### [Required work]
Please name the two social platforms that, according to the text on Beyoncé's visual album, she used to run ads on the album's release day.

### [Supplied text]
Beyoncé pioneers the visual album
The decision to create a visual album that had to be purchased in full was key to the album’s success. Although there were clear predecessors to visual albums, like Prince’s 1984 film Purple Rain which incorporated all of the songs from the album of the same name, and even Beyoncé’s own 2006 album B’Day which included visuals to accompany every song, her decision to release the album with no singles and no option to purchase songs individually made the album more like a narrative feature and compelled fans to listen to it in full.
“It wasn’t the first time that she had released a video for every song on an album, but so many things happened that year culturally both in terms of technology and politically,” Kameir says. “What made it feel like a particular pivot point was that everything about it was different—the surprise drop, the fact that you could only buy it, you couldn't stream individual songs, the music videos for each song making a built-in narrative. And ever since then, pretty much everything she's done again has felt like an extension of that particular moment.”
Read more: What Beyoncé Gave Us
In the years that followed the release of her self-titled album, Beyoncé released two other visual albums, 2016’s Lemonade and 2020’s Black Is King, while other artists, from Janelle Monaé and Jennifer Lopez to Frank Ocean and Drake, have released high-concept visual albums of their own.
Also integral to the album’s success was Beyoncé’s use of social media to promote the project on the day of its release. She tapped Instagram, then a fairly new app, and Facebook to run ads, bypassing the traditional media interviews that would accompany an album release. While the integration of social media in music marketing was well under way in 2013, Beyoncé’s decision to use social platforms as the primary way of promoting her album was a prescient example of what album promotion would look like in the future.

### [Information shown]

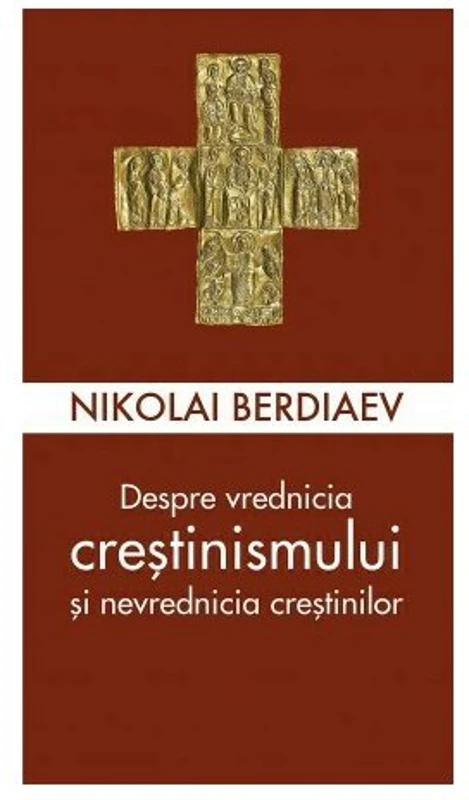 Despre vrednicia crestinismului si nevrednicia crestinilor - Nikolai Berdiaev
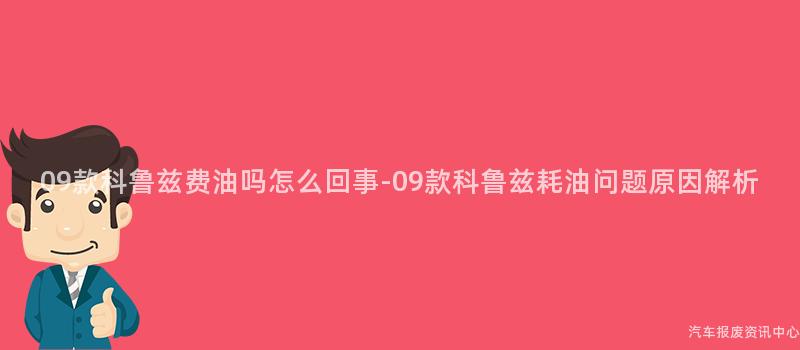 09款科鲁兹费油吗怎么回事-09款科鲁兹耗油问题原因解析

### [Task output]
Instagram and Facebook.